(DATA RECORDS)

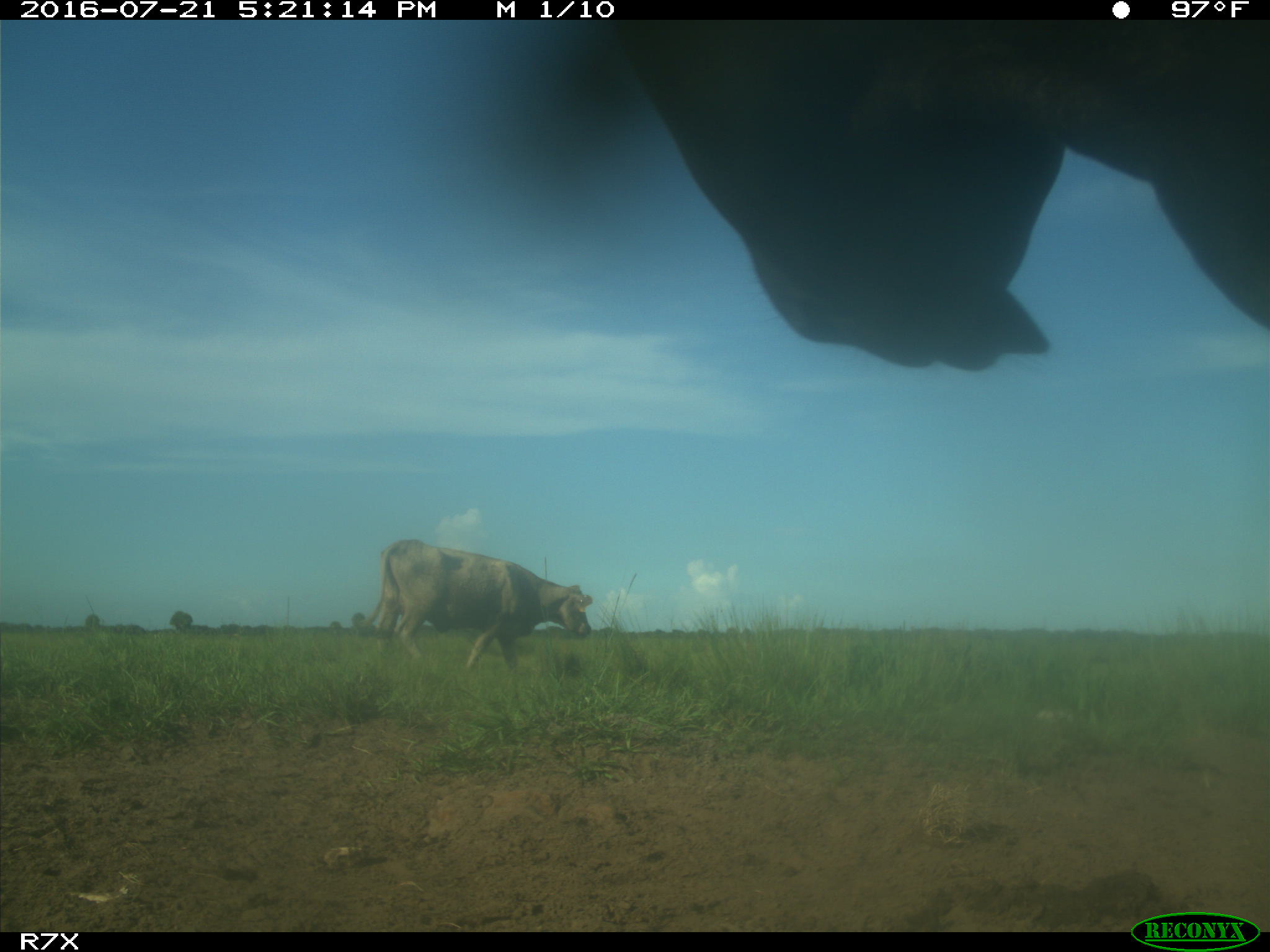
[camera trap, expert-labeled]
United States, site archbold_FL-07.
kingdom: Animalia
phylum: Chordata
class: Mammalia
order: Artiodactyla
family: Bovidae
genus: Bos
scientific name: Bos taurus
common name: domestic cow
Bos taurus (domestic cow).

(End DATA RECORDS)
(DATA RECORDS)

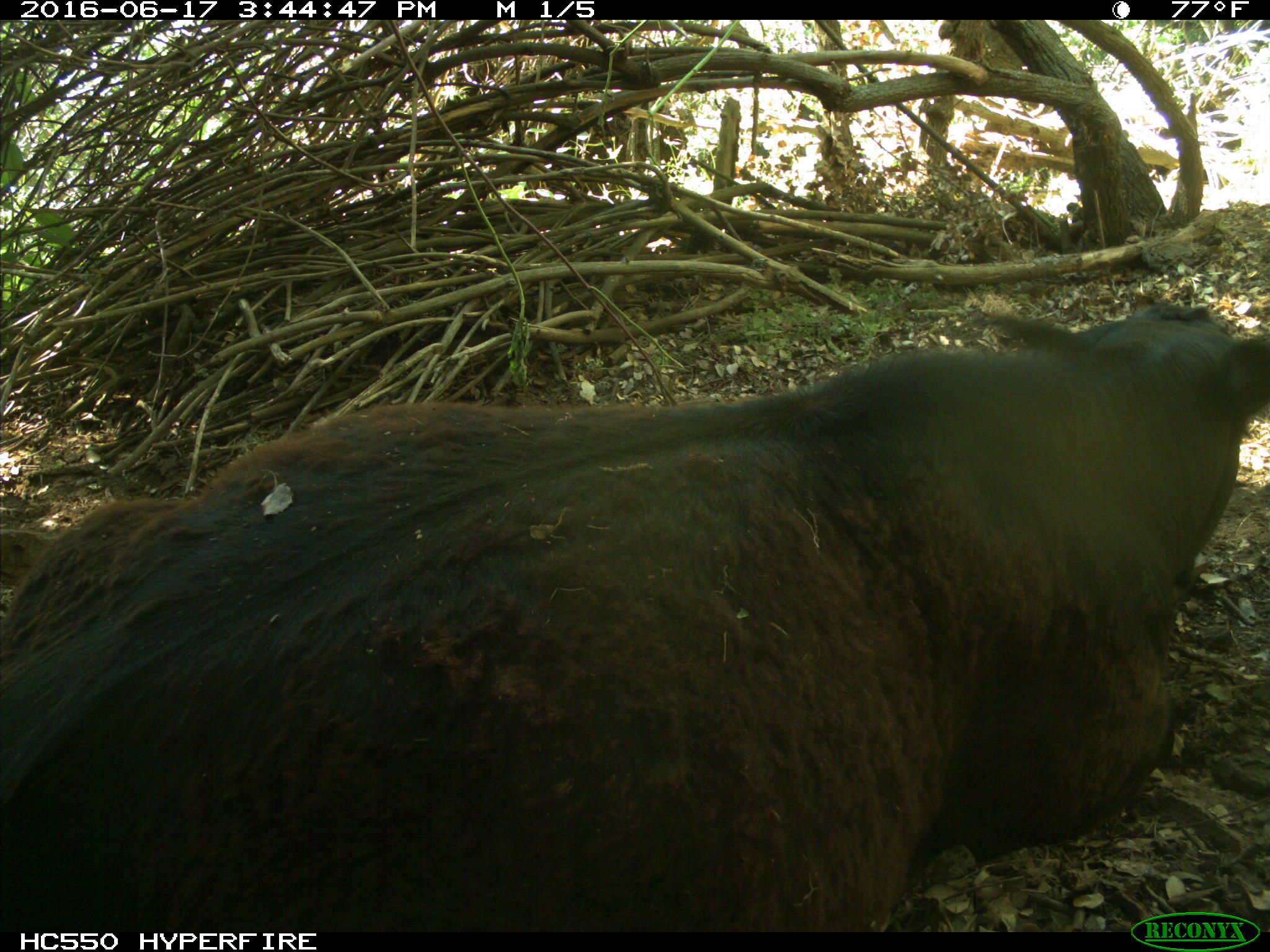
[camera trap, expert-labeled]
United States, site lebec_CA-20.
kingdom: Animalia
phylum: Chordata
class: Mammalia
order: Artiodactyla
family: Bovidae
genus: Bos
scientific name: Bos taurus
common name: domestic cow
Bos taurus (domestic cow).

(End DATA RECORDS)

I need every line of the data that has the word "States"; please list them.

* **WORKED SOLUTION**:
United States, site archbold_FL-07.
United States, site lebec_CA-20.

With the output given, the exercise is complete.